───── Listing

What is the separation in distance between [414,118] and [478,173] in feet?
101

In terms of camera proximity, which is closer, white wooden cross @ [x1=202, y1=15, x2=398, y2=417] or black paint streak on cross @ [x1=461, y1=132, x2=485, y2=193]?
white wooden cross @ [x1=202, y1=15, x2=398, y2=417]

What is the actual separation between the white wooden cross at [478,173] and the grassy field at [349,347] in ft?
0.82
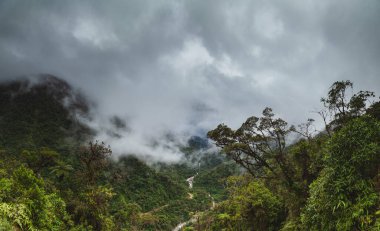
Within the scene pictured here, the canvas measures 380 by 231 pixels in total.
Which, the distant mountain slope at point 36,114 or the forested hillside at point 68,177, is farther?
the distant mountain slope at point 36,114

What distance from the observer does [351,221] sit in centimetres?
820

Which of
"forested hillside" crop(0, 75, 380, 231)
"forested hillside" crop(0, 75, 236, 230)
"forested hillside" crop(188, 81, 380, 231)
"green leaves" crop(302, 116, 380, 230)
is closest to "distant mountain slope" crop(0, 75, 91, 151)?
"forested hillside" crop(0, 75, 236, 230)

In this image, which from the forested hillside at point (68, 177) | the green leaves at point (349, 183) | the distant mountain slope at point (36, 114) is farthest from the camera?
the distant mountain slope at point (36, 114)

──────────

Pull out the stretch from the line containing "In this image, which" through the last of the lines, reproducing each one word for word.

In this image, which from the forested hillside at point (68, 177) | the green leaves at point (349, 183) | the distant mountain slope at point (36, 114) is farthest from the camera?
the distant mountain slope at point (36, 114)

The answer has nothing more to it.